-- SET TASK 1 --
Reproduce the records verbatim, starting at their first line and ending with the line that contains "1216 millimetres", with that line included.

-- READING PASSAGE --
A Job For Sorting, Indexing, and Writing a Delta

Next, a component is developed for writing a delta container file from a collection of in-memory writes. WriteSortedEntriesJob takes a Map of recent writes, sort the entries by keys, and then writes a key/value delta file with an index. The class extends Runnable so that it can be ran in separate thread and special care is taken to abort the write if an IOException is encountered.

WriteSortedEntriesJob Code

public class WriteSortedEntriesJob<T extends OutputStream> implements Runnable {

  private final String name;
  private final boolean isBase;
  private final int delta;
  private final int indexRate;
  private final Map<ByteArrayWrapper, ByteArrayWrapper> writes;
  private final FileOperations<T> fileOperations;
  private final FileOperations<T> indexFileOperations;
  private final DeltaWriterCoordinator<T> coordinator;

  ...

-- SUPPLIED ENTRIES --
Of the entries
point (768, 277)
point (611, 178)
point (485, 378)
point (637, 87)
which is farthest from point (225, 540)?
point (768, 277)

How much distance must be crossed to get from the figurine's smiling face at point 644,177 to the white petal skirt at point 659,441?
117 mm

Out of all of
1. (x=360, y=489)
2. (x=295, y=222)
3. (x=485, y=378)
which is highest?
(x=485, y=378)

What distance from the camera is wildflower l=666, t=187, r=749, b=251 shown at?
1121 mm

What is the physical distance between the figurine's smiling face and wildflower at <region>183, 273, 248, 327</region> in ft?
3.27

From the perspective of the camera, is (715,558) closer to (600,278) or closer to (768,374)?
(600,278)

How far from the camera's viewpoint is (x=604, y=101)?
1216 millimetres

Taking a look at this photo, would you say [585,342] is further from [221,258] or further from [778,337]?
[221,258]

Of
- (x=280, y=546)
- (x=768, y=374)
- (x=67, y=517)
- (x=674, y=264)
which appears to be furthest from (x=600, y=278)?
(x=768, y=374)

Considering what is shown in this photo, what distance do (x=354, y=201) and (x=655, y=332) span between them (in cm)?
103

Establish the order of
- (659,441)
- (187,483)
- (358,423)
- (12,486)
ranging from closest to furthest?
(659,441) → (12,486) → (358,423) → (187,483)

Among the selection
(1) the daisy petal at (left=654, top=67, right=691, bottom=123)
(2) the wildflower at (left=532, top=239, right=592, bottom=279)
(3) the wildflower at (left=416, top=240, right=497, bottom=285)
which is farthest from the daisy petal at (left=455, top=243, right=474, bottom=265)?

-- SET TASK 2 --
Write out word for word the part of the WriteSortedEntriesJob passage that opens with the words containing "A Job For Sorting, Indexing, and" and closes with "IOException is encountered.".

-- EXERCISE OUTPUT 1 --
Of the entries
point (768, 277)
point (611, 178)
point (485, 378)
point (637, 87)
which is farthest from point (225, 540)?
point (768, 277)

How much distance must be crossed to get from the figurine's smiling face at point 644,177 to the white petal skirt at point 659,441?
117 mm

Out of all of
1. (x=360, y=489)
2. (x=295, y=222)
3. (x=485, y=378)
which is highest?
(x=485, y=378)

What distance from the camera is wildflower l=666, t=187, r=749, b=251 shown at?
1121 mm

What is the physical distance between the figurine's smiling face and wildflower at <region>183, 273, 248, 327</region> in ft?
3.27

From the perspective of the camera, is (715,558) closer to (600,278) or closer to (768,374)?
(600,278)

How far from the camera's viewpoint is (x=604, y=101)?
1216 millimetres

-- EXERCISE OUTPUT 2 --
A Job For Sorting, Indexing, and Writing a Delta

Next, a component is developed for writing a delta container file from a collection of in-memory writes. WriteSortedEntriesJob takes a Map of recent writes, sort the entries by keys, and then writes a key/value delta file with an index. The class extends Runnable so that it can be ran in separate thread and special care is taken to abort the write if an IOException is encountered.